Polícia
por Andrezza Souza
Publicado em 18/09/2026, às 23h10
O ex-vereador Milton Leite afirmou ser inocente ao deixar a Delegacia de Investigação Sobre Entorpecentes (Dise), em Mogi das Cruzes, na Região Metropolitana de São Paulo, no início da noite desta sexta-feira (18).
Alvo de um mandado de prisão temporária na Operação Vectura Corrupta, Leite se apresentou à polícia durante a tarde, depois de ser considerado foragido. Na saída da delegacia, negou as acusações e disse confiar na Justiça.
“Eu não cometi nenhum crime e nada devo. Eu nego todas as acusações e tenho convicção de que sou inocente”, afirmou.
O político também disse que pretende aguardar as decisões judiciais e apresentar sua versão durante o andamento das investigações. Segundo ele, a apresentação à polícia ocorreu conforme havia sido combinado.
Após deixar a Dise, Leite seria encaminhado ao Instituto Médico Legal (IML) para exame de corpo de delito e, depois, transferido para a cadeia pública da cidade.
A prisão de Milton Leite faz parte da Operação Vectura Corrupta, conduzida pela Polícia Civil e pelo Ministério Público de São Paulo (MPSP). A ação investiga uma suposta estrutura de infiltração do Primeiro Comando da Capital (PCC) no sistema de transporte público da capital.
A Justiça determinou a prisão temporária de 16 investigados. De acordo com o delegado Fabricio Intelizano, os mandados têm duração de 30 dias e podem ser prorrogados pelo mesmo período.
As investigações apontam que pelo menos 12 das 22 empresas de transporte coletivo de São Paulo seriam, em tese, controladas pelo PCC. Segundo as autoridades, o esquema envolveria empresas de fachada, direcionamento de licitações, apoio político e lavagem de dinheiro.
Entre os alvos também está Levi dos Santos Oliveira, ex-presidente da São Paulo Transporte S.A. (SPTrans), que foi preso na quinta-feira (17). Ao todo, foram cumpridos 18 mandados de busca e apreensão em endereços na capital, no interior e no litoral paulista.
Durante as buscas realizadas antes da apresentação de Milton Leite, a polícia encontrou R$ 280 mil e US$ 89 mil na residência de um assessor ligado ao ex-vereador. Considerando a cotação utilizada na ocasião, os valores somavam aproximadamente R$ 737 mil.
A investigação também reúne um depoimento prestado à Corregedoria da Polícia Militar em fevereiro deste ano pelo segundo-sargento Alexandre Aleixo Romano Cezário, que havia sido preso naquele mês.
Segundo o depoimento, Cezário afirmou que Milton Leite seria o verdadeiro proprietário da Transwolff, empresa de transporte coletivo investigada por suspeita de lavagem de dinheiro para o PCC. O policial também declarou que integrantes da direção da companhia seriam usados como laranjas.
Cezário foi preso em uma investigação sobre policiais que atuavam na segurança de Luiz Carlos Efigênio Pacheco, conhecido como Pandora, e Cícero de Oliveira, o Té, ambos ex-diretores da Transwolff.

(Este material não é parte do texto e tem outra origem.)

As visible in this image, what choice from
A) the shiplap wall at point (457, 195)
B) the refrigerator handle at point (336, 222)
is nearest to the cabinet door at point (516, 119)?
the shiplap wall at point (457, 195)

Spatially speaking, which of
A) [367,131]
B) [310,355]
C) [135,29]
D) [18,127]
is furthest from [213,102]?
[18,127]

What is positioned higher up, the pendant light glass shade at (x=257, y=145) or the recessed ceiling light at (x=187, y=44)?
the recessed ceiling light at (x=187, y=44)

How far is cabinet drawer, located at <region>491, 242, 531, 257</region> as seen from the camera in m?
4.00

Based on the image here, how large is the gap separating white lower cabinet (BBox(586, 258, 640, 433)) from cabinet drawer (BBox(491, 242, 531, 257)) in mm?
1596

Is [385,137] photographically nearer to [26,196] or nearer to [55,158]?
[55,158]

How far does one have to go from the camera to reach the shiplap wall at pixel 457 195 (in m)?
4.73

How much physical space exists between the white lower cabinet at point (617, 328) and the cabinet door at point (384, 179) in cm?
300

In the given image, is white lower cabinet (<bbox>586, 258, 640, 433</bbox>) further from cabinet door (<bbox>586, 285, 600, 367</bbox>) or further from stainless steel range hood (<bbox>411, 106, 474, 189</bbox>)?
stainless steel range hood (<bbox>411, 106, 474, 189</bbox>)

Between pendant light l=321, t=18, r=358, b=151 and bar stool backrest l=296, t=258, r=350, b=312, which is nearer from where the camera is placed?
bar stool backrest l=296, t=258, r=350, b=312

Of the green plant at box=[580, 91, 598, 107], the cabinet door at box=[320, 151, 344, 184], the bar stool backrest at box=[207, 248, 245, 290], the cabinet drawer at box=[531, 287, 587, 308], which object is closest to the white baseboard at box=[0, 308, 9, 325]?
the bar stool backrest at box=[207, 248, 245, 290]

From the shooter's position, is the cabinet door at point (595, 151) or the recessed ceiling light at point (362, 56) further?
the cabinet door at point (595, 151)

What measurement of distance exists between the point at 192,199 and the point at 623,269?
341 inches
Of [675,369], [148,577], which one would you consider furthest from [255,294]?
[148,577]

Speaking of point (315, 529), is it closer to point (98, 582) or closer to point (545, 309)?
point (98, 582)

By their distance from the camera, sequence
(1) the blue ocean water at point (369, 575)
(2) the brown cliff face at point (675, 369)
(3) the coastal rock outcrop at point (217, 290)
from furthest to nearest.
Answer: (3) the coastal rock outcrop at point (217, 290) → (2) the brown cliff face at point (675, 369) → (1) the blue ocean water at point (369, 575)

O sargento afirmou ainda que o capitão Alexandre Paulino Vieira, também investigado, fazia a segurança pessoal de Milton Leite. Segundo o relato apresentado à Corregedoria, Paulino teria passado a integrar a equipe responsável pela proteção dos dirigentes da empresa por indicação do então presidente da Câmara Municipal de São Paulo.
Milton Leite nega qualquer ligação com o PCC. Sobre os contatos mantidos com integrantes do setor de transporte, afirmou que eles ocorreram por causa de sua atuação na área pública.

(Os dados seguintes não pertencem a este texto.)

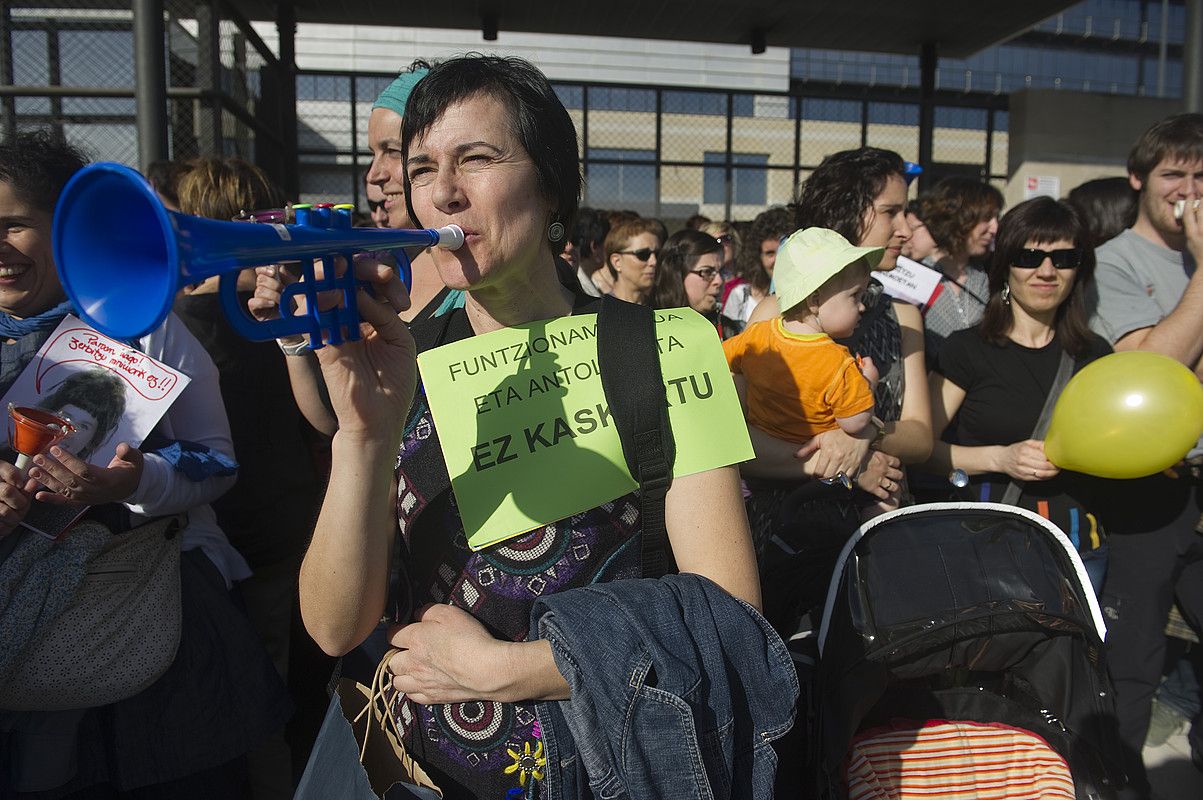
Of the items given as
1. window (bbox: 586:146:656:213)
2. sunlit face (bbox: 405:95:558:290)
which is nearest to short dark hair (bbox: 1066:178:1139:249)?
sunlit face (bbox: 405:95:558:290)

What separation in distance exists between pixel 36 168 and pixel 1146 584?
12.0 feet

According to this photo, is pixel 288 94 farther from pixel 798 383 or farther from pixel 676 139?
pixel 798 383

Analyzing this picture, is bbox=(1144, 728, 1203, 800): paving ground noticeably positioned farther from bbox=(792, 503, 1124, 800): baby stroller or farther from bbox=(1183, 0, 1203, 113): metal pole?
bbox=(1183, 0, 1203, 113): metal pole

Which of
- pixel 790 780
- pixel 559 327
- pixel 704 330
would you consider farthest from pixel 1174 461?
pixel 559 327

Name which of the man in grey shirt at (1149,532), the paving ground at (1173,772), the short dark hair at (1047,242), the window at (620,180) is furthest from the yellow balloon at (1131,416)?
the window at (620,180)

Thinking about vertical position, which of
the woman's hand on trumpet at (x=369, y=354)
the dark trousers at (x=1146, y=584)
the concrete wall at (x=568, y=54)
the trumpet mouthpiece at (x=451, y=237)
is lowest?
the dark trousers at (x=1146, y=584)

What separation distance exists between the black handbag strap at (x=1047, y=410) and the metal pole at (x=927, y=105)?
7607 millimetres

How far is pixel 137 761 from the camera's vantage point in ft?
6.67

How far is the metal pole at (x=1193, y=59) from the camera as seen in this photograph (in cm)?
681

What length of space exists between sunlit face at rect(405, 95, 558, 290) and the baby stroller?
46.3 inches

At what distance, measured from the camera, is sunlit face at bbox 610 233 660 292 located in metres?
5.62

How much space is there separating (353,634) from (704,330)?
2.69 feet

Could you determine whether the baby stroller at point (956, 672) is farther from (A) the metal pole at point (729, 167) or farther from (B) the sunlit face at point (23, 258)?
(A) the metal pole at point (729, 167)

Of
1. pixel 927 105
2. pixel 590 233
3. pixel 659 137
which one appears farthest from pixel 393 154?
pixel 927 105
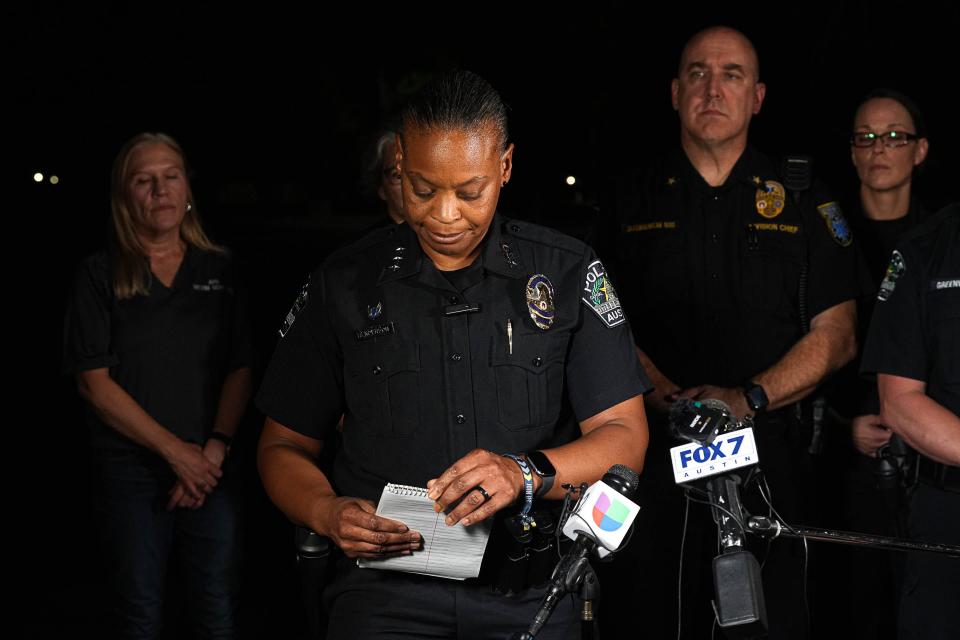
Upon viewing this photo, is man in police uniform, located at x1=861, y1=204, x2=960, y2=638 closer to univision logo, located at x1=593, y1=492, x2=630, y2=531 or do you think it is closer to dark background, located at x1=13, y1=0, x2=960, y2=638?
dark background, located at x1=13, y1=0, x2=960, y2=638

“Eu me reunia porque era vice-prefeito e eu tive essa designação pelo Bruno Covas, em resolver a questão dos transportes”, declarou.
Leite chegou à Câmara Municipal de São Paulo em 1997 e exerceu sete mandatos consecutivos. Presidiu a Casa entre 2017 e 2018 e novamente de 2021 a 2024. Em julho de 2024, anunciou que não disputaria uma nova eleição. Atualmente, preside o União Brasil no estado de São Paulo.